(Spatial relationship records)
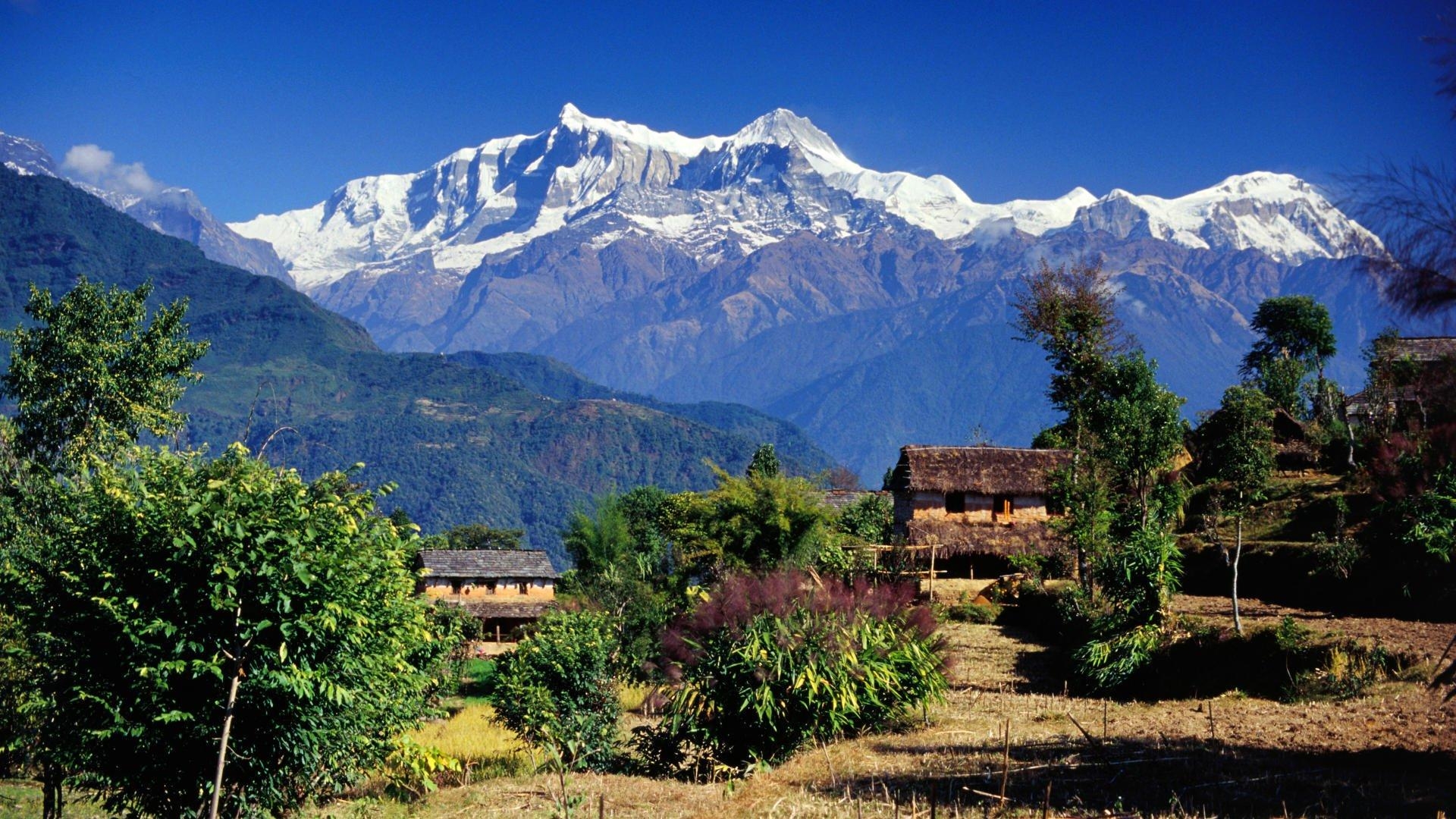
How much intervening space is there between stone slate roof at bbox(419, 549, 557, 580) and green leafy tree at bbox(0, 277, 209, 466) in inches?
1828

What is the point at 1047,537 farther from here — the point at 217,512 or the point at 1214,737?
the point at 217,512

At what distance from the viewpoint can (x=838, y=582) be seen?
19.6 m

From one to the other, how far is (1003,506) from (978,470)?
5.54 feet

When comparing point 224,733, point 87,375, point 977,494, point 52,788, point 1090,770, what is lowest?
point 52,788

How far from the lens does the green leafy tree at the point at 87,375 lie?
26.7 m

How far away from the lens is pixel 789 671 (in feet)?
56.9

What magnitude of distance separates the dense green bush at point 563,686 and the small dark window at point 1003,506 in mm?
25867

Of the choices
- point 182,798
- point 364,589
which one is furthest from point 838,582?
point 182,798

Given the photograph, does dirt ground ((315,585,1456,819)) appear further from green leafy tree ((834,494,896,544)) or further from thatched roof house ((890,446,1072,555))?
green leafy tree ((834,494,896,544))

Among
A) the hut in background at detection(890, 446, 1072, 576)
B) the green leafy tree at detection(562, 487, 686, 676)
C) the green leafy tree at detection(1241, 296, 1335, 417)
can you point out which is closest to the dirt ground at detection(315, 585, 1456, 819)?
the green leafy tree at detection(562, 487, 686, 676)

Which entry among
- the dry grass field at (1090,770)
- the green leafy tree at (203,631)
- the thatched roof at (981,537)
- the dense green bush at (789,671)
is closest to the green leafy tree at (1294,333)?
the thatched roof at (981,537)

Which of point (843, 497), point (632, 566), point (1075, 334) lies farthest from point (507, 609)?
point (1075, 334)

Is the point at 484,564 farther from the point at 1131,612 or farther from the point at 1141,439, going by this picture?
the point at 1131,612

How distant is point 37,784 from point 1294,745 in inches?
918
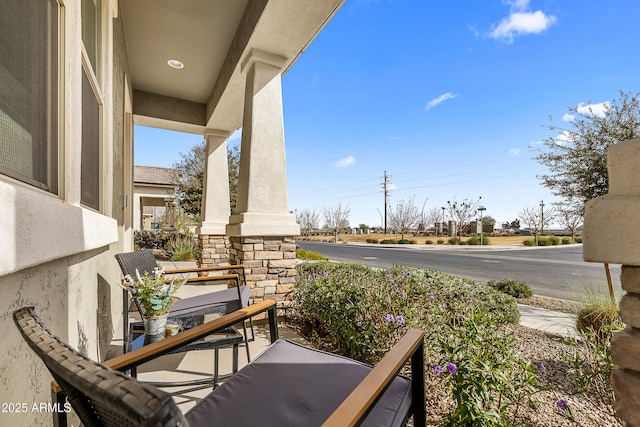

_EXERCISE DESCRIPTION_
Report every line in the rows above that contains the word "roof", copying each such line in full. Matching is case-sensitive.

_WORKED SOLUTION_
How much intervening space is there between stone slate roof at bbox(419, 549, 557, 580) and green leafy tree at bbox(0, 277, 209, 466) in inches?
Given the photograph, does dirt ground ((315,585,1456,819)) appear further from green leafy tree ((834,494,896,544)) or further from thatched roof house ((890,446,1072,555))?
- the thatched roof at (981,537)
the thatched roof at (981,537)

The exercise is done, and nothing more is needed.